At the start of Breast Cancer Awareness Month, Dr Rachel Thompson, Science Programme Manager for World Cancer Research Fund (WCRF), has said that breastfeeding for one year – two babies for six months each, for example – is enough to reduce a woman’s breast cancer risk by 4.8 per cent.

It also probably reduces the child’s risk of becoming overweight. This is important for cancer prevention because excess body fat in adulthood increases risk of six types of cancer, including breast and bowel cancer.
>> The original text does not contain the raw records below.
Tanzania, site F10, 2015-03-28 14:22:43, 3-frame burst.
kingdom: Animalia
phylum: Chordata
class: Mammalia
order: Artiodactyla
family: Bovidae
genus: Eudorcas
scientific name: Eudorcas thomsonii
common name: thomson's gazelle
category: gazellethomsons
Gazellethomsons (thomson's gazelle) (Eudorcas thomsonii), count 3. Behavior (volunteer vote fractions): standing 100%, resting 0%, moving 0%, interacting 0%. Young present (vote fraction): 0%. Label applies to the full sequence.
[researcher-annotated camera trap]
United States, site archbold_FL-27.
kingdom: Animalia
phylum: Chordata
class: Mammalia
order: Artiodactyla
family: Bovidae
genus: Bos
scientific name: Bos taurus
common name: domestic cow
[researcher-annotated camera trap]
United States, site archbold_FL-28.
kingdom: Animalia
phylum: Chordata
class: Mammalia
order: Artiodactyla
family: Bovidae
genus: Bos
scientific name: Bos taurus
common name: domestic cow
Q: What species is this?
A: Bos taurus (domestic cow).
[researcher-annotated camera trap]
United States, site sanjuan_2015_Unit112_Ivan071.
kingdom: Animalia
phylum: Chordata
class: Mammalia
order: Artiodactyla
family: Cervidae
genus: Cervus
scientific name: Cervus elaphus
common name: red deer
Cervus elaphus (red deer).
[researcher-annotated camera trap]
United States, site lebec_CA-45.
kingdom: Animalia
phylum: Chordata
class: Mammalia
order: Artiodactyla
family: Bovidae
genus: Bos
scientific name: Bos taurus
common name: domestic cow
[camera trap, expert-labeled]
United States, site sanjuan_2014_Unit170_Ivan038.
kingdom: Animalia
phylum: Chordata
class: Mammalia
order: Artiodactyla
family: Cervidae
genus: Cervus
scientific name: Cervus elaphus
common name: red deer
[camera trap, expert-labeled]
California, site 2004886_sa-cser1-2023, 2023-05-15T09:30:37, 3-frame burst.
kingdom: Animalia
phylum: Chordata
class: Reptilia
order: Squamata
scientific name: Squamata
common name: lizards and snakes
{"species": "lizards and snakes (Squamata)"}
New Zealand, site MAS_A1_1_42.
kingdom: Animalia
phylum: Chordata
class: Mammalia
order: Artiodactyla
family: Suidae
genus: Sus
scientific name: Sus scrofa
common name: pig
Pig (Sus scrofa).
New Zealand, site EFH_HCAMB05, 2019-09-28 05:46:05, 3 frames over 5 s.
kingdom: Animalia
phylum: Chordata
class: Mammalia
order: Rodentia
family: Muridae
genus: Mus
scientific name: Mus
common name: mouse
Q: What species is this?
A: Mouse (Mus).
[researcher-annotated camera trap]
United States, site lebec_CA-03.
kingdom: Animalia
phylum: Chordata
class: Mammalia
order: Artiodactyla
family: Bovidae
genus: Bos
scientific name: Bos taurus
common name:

But despite convincing evidence that breastfeeding reduces breast cancer risk, a recent YouGov survey revealed that only a quarter of women in Britain are aware of it.

Dr Thompson said: “We want to get across the message that breastfeeding is something positive that women can do to reduce their risk of breast cancer.

“Because the evidence that breastfeeding reduces breast cancer risk is convincing, we recommend women should breastfeed exclusively for six months and then continue with complementary feeding after that.

“Reducing your breast cancer risk by about five per cent might not sound like a big difference but the longer you breastfeed for, the more you will be reducing your risk.

“So if a woman breastfeeds two or more children for a at least six months each, it is clear they can make a significant impact on their cancer risk, not to mention all the other benefits of breastfeeding.”